Data for processing:
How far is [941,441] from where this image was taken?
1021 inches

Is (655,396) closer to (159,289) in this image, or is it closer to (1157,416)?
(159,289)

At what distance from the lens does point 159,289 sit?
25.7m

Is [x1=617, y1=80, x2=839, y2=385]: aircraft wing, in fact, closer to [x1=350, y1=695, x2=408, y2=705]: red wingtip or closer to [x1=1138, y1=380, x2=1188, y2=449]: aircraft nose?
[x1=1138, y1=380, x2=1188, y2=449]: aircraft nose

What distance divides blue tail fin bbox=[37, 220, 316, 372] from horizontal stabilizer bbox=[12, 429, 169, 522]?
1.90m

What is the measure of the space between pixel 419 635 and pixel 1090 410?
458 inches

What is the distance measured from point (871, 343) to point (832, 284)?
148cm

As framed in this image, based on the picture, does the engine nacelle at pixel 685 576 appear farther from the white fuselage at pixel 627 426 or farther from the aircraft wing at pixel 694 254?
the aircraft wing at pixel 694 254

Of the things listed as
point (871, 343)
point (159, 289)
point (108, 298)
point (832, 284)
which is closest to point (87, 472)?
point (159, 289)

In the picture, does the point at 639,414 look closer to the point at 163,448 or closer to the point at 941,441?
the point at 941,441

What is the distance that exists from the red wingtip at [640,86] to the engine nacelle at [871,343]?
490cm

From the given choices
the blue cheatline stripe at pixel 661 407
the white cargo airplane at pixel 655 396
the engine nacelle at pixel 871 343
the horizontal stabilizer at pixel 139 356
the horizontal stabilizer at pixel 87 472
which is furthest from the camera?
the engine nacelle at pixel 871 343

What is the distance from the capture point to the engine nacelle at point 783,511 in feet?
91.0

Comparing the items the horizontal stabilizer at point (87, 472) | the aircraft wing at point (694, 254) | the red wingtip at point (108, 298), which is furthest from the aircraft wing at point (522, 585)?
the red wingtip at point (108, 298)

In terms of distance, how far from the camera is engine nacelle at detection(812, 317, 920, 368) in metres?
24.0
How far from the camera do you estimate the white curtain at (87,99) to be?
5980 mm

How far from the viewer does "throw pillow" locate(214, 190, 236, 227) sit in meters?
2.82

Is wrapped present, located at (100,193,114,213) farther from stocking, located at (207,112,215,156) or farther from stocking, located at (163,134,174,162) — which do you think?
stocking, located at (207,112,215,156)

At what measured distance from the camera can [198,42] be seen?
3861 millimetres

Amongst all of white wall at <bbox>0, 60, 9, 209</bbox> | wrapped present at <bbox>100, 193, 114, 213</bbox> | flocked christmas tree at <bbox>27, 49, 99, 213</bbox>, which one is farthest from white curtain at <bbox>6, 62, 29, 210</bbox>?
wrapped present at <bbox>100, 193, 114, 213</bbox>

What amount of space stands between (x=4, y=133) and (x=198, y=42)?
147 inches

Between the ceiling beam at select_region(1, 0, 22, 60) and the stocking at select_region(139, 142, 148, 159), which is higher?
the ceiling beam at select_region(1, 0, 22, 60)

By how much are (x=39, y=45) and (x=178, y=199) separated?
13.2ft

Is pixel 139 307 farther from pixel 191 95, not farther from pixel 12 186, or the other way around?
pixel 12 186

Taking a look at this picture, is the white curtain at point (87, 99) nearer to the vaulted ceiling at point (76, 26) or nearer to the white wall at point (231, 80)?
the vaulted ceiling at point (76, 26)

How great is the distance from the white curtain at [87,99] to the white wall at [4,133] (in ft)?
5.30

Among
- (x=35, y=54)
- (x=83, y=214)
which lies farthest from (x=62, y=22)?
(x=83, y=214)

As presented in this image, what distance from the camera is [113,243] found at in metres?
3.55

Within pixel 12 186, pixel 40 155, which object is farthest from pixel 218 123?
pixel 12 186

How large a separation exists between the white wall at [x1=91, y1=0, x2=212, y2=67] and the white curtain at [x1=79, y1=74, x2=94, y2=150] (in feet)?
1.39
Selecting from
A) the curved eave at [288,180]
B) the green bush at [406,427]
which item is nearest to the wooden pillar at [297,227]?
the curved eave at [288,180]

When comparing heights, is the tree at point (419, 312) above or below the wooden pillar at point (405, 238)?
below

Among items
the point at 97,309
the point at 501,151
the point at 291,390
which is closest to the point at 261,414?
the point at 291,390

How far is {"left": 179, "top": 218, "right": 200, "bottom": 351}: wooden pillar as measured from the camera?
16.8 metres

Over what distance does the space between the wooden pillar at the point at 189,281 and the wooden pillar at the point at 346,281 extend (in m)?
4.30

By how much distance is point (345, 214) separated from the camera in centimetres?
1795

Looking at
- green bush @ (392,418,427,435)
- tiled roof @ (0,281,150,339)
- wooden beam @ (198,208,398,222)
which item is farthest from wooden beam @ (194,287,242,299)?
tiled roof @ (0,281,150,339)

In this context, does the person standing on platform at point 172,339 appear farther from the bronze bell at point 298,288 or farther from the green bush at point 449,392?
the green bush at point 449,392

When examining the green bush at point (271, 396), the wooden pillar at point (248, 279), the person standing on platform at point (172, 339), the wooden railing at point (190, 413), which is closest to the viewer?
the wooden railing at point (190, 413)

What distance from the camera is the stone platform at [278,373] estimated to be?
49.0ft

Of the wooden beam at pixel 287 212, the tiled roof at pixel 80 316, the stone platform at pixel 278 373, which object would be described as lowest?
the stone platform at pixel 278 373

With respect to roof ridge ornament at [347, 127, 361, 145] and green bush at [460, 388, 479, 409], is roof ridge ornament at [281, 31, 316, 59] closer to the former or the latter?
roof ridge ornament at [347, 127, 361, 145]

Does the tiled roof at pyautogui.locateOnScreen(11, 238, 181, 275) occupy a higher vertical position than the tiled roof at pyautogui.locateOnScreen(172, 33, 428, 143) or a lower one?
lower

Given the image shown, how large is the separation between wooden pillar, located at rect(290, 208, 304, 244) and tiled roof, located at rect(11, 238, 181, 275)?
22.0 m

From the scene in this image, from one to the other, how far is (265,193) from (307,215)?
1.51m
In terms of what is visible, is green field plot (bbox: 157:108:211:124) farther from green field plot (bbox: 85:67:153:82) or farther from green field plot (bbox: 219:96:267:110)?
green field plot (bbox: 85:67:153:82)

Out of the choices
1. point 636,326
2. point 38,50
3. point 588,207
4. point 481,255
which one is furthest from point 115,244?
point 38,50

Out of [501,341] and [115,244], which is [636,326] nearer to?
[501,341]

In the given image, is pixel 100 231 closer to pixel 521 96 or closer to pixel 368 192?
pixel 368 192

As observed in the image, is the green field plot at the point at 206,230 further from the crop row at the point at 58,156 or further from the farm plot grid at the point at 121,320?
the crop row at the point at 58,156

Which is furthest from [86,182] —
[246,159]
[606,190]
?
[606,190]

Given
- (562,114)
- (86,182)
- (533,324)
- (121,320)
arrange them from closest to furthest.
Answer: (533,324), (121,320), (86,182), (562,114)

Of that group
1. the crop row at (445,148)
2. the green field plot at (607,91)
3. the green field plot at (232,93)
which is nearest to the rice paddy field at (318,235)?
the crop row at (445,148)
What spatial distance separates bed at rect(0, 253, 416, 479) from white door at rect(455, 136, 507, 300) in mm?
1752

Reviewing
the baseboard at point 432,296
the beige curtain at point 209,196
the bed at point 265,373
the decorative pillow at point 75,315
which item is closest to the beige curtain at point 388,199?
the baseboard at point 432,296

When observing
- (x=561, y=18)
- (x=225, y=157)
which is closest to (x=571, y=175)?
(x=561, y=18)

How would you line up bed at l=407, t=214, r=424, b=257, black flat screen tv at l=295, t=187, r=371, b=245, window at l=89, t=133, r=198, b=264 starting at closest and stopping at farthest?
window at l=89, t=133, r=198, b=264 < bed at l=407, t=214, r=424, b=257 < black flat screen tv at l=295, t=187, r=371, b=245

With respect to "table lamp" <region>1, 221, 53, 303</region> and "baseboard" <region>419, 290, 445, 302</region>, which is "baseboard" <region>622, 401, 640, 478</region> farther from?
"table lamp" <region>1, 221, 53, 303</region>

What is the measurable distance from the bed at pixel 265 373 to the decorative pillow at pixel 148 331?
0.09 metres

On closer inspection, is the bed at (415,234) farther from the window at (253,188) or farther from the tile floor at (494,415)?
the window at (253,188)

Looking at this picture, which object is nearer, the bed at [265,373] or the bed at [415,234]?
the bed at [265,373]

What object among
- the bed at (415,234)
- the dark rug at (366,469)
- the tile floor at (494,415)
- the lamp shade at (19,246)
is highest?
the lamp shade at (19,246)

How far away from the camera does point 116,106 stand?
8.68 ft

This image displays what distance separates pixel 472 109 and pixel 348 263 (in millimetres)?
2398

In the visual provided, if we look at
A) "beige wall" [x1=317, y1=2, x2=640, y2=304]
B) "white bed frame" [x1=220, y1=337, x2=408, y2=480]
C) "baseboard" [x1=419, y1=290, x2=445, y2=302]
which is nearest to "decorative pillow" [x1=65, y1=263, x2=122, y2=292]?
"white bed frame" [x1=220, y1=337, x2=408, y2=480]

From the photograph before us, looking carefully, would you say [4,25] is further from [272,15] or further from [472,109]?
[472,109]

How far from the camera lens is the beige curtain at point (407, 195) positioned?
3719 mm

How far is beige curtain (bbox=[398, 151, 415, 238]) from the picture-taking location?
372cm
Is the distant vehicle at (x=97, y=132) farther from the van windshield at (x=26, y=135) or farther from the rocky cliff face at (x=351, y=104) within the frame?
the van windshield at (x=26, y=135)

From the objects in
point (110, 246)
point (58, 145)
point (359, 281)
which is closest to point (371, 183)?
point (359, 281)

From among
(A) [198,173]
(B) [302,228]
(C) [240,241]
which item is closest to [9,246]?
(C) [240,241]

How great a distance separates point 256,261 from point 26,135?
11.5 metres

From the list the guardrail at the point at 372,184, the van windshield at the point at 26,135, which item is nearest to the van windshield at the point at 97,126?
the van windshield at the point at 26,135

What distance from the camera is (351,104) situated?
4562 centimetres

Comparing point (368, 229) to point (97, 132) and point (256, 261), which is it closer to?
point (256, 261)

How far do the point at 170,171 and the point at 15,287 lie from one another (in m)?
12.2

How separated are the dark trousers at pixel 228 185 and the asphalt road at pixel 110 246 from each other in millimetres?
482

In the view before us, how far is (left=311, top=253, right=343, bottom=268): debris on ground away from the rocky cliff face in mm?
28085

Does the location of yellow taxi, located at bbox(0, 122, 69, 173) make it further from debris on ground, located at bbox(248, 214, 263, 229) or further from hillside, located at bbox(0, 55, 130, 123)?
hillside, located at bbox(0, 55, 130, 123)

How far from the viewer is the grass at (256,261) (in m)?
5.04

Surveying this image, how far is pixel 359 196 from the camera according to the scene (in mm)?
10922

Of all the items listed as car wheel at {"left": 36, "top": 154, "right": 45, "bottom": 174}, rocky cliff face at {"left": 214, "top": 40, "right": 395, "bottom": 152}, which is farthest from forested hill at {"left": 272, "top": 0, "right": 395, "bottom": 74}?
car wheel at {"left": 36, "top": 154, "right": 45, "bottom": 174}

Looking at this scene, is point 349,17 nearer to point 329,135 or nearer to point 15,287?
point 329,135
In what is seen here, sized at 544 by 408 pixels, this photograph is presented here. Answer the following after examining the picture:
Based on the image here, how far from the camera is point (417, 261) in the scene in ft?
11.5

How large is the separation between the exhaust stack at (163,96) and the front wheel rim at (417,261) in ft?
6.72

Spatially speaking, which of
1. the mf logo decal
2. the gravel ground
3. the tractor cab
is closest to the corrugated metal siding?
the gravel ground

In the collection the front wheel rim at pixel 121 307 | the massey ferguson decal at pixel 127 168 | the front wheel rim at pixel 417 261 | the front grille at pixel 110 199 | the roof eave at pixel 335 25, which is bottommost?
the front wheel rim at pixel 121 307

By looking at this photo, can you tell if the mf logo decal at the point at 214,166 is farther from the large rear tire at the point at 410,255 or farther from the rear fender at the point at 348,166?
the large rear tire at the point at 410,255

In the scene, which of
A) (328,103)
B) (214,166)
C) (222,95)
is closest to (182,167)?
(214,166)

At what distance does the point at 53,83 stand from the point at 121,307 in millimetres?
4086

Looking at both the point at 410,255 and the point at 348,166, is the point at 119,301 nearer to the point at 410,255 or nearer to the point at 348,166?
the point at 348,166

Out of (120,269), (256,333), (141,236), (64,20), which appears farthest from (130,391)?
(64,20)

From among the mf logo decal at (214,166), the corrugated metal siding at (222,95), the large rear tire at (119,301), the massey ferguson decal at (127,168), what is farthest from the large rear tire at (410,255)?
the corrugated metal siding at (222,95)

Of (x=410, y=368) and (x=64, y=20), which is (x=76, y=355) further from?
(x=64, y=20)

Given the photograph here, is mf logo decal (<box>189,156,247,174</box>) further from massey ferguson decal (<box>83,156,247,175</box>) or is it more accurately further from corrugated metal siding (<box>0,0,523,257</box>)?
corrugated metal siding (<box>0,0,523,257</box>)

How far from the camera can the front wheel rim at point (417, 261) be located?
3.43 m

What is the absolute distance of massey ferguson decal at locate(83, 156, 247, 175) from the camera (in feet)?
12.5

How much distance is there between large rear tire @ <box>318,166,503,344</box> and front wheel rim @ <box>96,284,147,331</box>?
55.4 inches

Set exercise: Update the data from the line with "As observed in" up to and including the line with "window at l=89, t=133, r=198, b=264 <" by changing "beige curtain" to "tan curtain", and return those lines with everything else unchanged.

Written reply:
As observed in the image, is the green field plot at the point at 206,230 further from the crop row at the point at 58,156 or further from the farm plot grid at the point at 121,320?
the crop row at the point at 58,156

Which is furthest from [86,182] —
[246,159]
[606,190]
?
[606,190]

Given
- (562,114)
- (86,182)
- (533,324)
- (121,320)
arrange them from closest to furthest.
Answer: (533,324), (121,320), (86,182), (562,114)

Of that group
1. the crop row at (445,148)
2. the green field plot at (607,91)
3. the green field plot at (232,93)
which is nearest to the rice paddy field at (318,235)?
the crop row at (445,148)
What spatial distance separates bed at rect(0, 253, 416, 479) from white door at rect(455, 136, 507, 300) in mm?
1752

Reviewing
the baseboard at point 432,296
the tan curtain at point 209,196
the bed at point 265,373
the decorative pillow at point 75,315
which item is closest to the tan curtain at point 388,199?
the baseboard at point 432,296

When observing
- (x=561, y=18)
- (x=225, y=157)
which is closest to (x=571, y=175)?
(x=561, y=18)

How would you line up bed at l=407, t=214, r=424, b=257, black flat screen tv at l=295, t=187, r=371, b=245, window at l=89, t=133, r=198, b=264 starting at closest and stopping at farthest?
window at l=89, t=133, r=198, b=264 < bed at l=407, t=214, r=424, b=257 < black flat screen tv at l=295, t=187, r=371, b=245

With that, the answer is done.